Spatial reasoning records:
● ● ● ● ● ● ●
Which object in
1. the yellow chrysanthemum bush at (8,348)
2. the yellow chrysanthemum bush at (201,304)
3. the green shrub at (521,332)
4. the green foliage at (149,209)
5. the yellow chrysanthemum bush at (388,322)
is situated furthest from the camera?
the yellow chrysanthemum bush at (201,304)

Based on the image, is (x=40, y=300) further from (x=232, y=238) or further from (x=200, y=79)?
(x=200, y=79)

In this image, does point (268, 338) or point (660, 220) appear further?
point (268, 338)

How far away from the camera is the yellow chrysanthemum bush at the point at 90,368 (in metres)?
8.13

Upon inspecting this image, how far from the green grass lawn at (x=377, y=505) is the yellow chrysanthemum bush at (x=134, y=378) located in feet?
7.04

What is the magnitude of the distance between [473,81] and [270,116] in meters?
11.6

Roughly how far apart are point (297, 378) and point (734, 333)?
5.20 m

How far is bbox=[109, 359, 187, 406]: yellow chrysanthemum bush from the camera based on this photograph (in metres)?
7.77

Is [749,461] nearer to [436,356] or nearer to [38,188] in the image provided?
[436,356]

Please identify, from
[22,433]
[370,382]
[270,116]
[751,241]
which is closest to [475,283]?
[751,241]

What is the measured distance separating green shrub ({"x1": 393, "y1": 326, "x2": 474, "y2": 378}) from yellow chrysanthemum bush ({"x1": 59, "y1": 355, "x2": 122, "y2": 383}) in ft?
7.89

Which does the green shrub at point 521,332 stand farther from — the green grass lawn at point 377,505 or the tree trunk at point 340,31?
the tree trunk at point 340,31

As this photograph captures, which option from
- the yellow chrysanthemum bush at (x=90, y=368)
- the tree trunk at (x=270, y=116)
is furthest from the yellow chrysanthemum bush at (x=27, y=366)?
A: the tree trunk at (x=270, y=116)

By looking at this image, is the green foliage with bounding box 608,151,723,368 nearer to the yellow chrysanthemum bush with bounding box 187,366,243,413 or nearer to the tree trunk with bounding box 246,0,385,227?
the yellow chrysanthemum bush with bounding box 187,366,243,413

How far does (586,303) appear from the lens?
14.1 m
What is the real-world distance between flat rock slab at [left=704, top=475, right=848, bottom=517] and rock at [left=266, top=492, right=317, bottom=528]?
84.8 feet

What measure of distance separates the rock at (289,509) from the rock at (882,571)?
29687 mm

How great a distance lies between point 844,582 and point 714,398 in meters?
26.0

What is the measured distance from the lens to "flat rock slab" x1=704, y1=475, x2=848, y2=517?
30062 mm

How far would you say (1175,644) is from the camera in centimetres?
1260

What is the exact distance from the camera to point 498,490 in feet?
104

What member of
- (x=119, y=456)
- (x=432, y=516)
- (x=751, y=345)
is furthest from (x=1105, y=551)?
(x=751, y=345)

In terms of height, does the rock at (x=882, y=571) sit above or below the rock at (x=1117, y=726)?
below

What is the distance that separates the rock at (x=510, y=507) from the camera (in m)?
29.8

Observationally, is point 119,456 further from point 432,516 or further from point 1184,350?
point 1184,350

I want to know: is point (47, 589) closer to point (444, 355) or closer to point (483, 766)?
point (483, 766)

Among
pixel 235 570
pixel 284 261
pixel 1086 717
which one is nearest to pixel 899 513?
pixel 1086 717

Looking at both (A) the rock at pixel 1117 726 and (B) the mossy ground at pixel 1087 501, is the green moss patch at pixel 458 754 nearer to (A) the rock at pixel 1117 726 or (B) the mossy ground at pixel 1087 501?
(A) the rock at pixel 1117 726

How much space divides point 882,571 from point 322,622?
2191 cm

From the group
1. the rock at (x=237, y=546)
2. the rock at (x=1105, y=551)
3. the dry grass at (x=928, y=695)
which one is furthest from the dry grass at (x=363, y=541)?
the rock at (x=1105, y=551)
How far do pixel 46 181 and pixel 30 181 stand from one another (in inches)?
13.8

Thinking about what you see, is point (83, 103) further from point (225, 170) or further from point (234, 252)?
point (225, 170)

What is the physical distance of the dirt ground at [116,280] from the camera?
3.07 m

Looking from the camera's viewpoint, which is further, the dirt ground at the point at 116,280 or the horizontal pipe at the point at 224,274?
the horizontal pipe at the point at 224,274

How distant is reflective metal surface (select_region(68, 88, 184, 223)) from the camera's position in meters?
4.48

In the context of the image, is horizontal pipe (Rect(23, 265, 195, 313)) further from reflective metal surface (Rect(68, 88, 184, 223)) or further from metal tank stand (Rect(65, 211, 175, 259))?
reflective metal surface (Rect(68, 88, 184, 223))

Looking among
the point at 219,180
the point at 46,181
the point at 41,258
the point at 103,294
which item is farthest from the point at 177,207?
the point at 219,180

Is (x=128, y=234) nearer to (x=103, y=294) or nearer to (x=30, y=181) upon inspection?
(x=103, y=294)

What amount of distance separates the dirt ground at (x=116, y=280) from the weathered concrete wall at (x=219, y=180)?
● ● ● ● ● ● ●
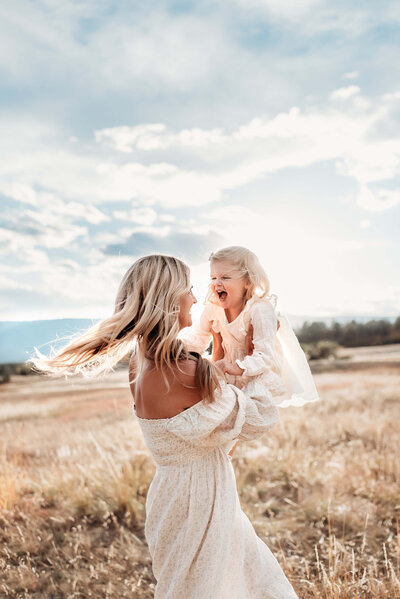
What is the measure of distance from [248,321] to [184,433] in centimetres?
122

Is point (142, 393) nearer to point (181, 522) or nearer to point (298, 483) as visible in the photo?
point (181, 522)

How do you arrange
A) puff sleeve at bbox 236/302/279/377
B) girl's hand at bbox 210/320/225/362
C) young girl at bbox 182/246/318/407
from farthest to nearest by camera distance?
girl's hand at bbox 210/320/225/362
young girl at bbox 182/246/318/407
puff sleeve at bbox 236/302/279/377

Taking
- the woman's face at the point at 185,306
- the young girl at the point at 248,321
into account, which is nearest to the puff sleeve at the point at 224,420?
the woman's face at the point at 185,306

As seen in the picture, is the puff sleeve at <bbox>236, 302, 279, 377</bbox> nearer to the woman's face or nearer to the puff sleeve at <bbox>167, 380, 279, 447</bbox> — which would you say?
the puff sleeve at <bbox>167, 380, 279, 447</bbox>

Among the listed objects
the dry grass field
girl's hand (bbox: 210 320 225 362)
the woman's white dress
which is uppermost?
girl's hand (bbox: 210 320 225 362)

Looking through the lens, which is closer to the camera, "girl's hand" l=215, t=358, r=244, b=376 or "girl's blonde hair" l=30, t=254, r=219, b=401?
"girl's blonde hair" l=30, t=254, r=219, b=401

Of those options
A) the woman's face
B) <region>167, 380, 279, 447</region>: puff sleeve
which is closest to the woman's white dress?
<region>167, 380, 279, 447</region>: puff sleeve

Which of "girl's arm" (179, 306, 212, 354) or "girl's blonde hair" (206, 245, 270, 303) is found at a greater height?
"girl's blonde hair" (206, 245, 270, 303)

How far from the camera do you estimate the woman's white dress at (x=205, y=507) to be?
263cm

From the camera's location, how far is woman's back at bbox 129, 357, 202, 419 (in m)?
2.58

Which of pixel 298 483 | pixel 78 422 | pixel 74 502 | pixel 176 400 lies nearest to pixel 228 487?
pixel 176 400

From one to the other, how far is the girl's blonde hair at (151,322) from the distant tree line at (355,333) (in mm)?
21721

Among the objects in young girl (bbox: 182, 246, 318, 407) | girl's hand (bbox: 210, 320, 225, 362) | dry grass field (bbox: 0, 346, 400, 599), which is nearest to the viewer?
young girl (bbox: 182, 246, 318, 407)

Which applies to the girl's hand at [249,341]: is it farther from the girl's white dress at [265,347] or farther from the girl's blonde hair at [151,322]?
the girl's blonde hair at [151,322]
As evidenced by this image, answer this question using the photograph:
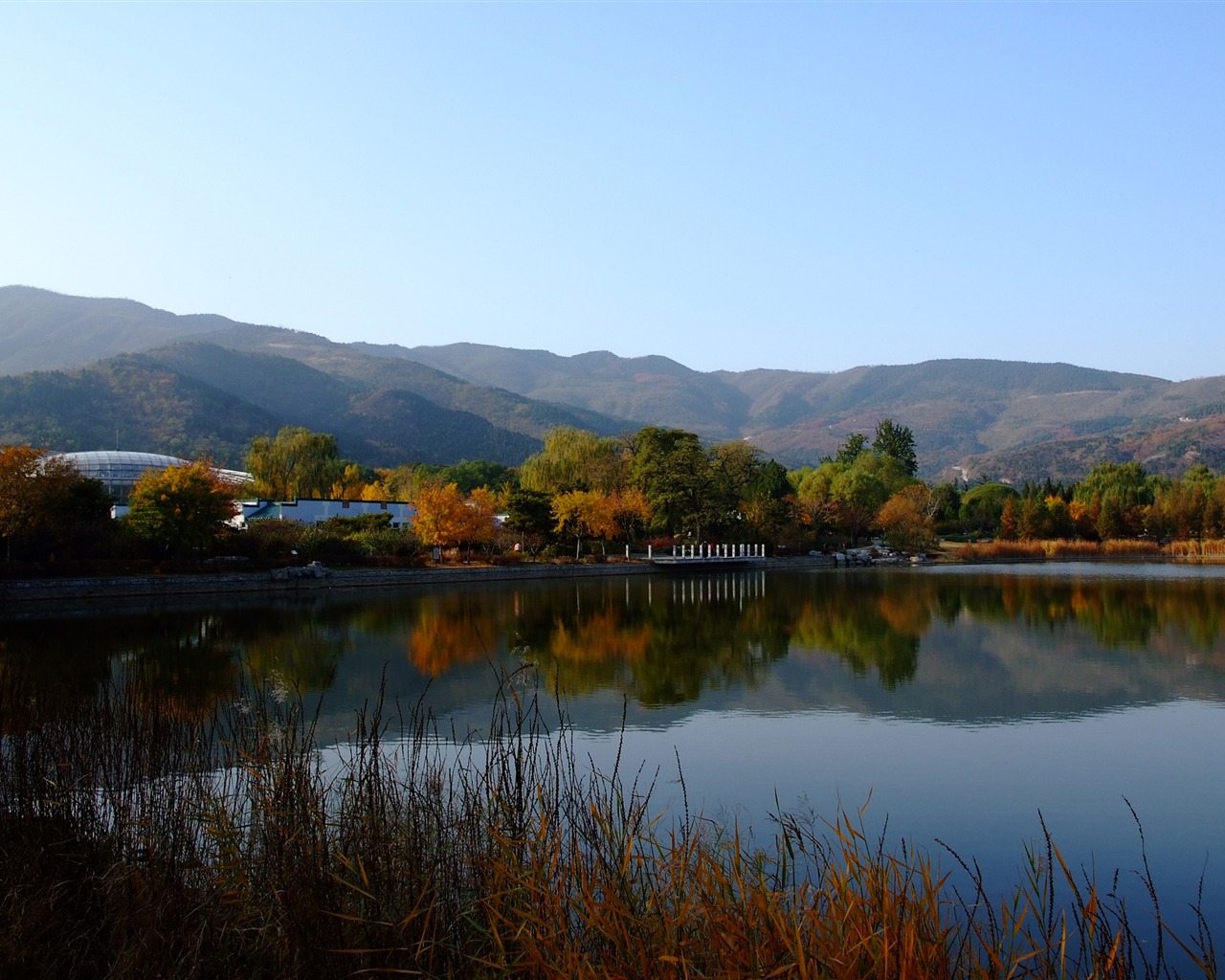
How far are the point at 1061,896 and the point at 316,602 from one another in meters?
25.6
● ● ● ● ● ● ●
> _Stated problem_: Select every line in the data above that holds the string "Rect", counting case.

> _Task solution_:
In the context of the image, is horizontal pipe (Rect(23, 265, 195, 313)) further from reflective metal surface (Rect(68, 88, 184, 223)) or further from metal tank stand (Rect(65, 211, 175, 259))?
reflective metal surface (Rect(68, 88, 184, 223))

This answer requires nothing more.